§ **Passage to read**:
- Soundtrack album cover

Soundtrack album by Jakes Bejoy
- Released: 12 September 2025
- Recorded: 2025
- Studios: Mindscore Music, Kochi; Pop Media House, Kochi; CAC Studios, Kochi; Soundtown Studios, Chennai;
- Genre: Feature film soundtrack
- Length: 21 min 17 s
- Language: Malayalam
- Label: Wayfarer Films

Jakes Bejoy chronology
| Narivetta (2025) | Lokah Chapter 1: Chandra (2025) | Vilayath Buddha (2025) |

Singles from Lokah Chapter 1: Chandra
- "Thani Lokah Muraari" Released: 19 August 2025; "Shoka Mookam" Released: 3 September 2025; "Queen of the Night" Released: 10 September 2025;

= Lokah Chapter 1: Chandra (soundtrack) =

2025 soundtrack album by Jakes Bejoy

Lokah Chapter 1: Chandra is the soundtrack album composed by Jakes Bejoy to the 2025 Malayalam-language superhero film of the same name directed by Dominic Arun and produced by Dulquer Salmaan under Wayfarer Films, starring Kalyani Priyadarshan, along with Naslen, Sandy, Arun Kurian and Chandu Salim Kumar. The album featured five songs written by Mu.Ri, Vinayak Sasikumar, Zeba Tommy, Suhail Koya, Reyan and B. K. Harinarayanan. The album was released through the production company itself on 12 September 2025, fifteen days after the film's original release.

§ **Data extract**:
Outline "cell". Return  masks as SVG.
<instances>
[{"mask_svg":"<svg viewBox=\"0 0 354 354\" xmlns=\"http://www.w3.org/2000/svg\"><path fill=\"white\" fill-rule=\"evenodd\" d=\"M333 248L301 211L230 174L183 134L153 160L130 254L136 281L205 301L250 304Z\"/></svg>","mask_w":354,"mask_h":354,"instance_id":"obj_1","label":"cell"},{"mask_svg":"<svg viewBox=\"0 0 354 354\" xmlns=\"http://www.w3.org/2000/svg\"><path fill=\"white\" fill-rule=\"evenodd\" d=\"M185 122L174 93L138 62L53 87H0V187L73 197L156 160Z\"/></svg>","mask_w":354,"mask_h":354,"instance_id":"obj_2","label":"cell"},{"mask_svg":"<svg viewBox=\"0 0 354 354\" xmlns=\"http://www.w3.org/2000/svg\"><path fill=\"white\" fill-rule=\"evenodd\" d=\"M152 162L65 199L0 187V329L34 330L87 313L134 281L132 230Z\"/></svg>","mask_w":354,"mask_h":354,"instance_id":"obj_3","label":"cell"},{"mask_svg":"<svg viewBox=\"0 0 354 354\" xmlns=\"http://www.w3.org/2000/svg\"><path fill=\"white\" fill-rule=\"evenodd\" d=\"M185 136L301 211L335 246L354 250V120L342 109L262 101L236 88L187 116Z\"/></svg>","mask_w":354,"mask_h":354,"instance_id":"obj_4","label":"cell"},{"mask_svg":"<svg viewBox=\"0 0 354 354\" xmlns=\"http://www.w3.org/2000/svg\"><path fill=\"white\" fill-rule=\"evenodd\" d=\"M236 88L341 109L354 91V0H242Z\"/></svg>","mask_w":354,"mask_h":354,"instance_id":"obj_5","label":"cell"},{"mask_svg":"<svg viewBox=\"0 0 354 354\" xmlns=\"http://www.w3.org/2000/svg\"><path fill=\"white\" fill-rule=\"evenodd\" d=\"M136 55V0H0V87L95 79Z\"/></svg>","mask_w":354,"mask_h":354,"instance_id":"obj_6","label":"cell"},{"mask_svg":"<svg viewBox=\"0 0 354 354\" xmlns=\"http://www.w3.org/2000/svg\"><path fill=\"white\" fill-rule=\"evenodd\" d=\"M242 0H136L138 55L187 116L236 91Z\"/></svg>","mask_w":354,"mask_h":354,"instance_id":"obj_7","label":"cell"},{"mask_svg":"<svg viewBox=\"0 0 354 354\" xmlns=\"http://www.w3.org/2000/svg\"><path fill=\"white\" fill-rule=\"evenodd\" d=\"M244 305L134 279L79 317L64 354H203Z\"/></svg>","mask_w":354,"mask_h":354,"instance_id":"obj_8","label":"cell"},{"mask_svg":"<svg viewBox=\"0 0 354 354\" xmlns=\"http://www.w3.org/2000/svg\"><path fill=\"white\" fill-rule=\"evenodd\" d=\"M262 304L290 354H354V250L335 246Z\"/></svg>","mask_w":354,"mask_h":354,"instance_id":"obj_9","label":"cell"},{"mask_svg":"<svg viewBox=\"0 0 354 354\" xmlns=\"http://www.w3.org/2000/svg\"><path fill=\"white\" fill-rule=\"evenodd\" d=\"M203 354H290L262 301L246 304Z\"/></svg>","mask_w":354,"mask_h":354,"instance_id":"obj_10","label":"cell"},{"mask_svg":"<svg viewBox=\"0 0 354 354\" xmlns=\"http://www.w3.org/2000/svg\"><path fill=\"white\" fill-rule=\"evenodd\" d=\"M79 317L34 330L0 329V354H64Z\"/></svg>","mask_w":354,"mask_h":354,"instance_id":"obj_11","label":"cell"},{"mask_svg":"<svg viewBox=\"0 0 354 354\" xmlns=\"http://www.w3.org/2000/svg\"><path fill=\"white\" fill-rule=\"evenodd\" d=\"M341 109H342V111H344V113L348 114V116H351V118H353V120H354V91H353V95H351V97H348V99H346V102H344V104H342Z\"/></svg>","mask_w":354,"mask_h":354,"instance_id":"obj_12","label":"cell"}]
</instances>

§ **Problem 1**: Can you rewrite the paragraph of the soundtrack text that begins "Lokah Chapter 1: Chandra is the soundtrack album" as a short list that keeps its main facts?
§ **Problem 2**: Which studios does the soundtrack text list, each with its city?
§ **Problem 3**: Could you switch "superhero" to "fantasy" in the soundtrack text and give the part between "Singles from Lokah" and "film's original release.", inclusive?
The lines above are separate from the soundtrack text.

§ **Finished answer 1**:
- Composer: Jakes Bejoy
- Film: the 2025 Malayalam-language superhero film of the same name, directed by Dominic Arun and produced by Dulquer Salmaan under Wayfarer Films
- Cast: Kalyani Priyadarshan, along with Naslen, Sandy, Arun Kurian and Chandu Salim Kumar
- Songs: five, written by Mu.Ri, Vinayak Sasikumar, Zeba Tommy, Suhail Koya, Reyan and B. K. Harinarayanan
- Release: 12 September 2025, through the production company, fifteen days after the film's original release

§ **Finished answer 2**:
- Mindscore Music, Kochi
- Pop Media House, Kochi
- CAC Studios, Kochi
- Soundtown Studios, Chennai

§ **Finished answer 3**:
Singles from Lokah Chapter 1: Chandra
- "Thani Lokah Muraari" Released: 19 August 2025; "Shoka Mookam" Released: 3 September 2025; "Queen of the Night" Released: 10 September 2025;

= Lokah Chapter 1: Chandra (soundtrack) =

2025 soundtrack album by Jakes Bejoy

Lokah Chapter 1: Chandra is the soundtrack album composed by Jakes Bejoy to the 2025 Malayalam-language fantasy film of the same name directed by Dominic Arun and produced by Dulquer Salmaan under Wayfarer Films, starring Kalyani Priyadarshan, along with Naslen, Sandy, Arun Kurian and Chandu Salim Kumar. The album featured five songs written by Mu.Ri, Vinayak Sasikumar, Zeba Tommy, Suhail Koya, Reyan and B. K. Harinarayanan. The album was released through the production company itself on 12 September 2025, fifteen days after the film's original release.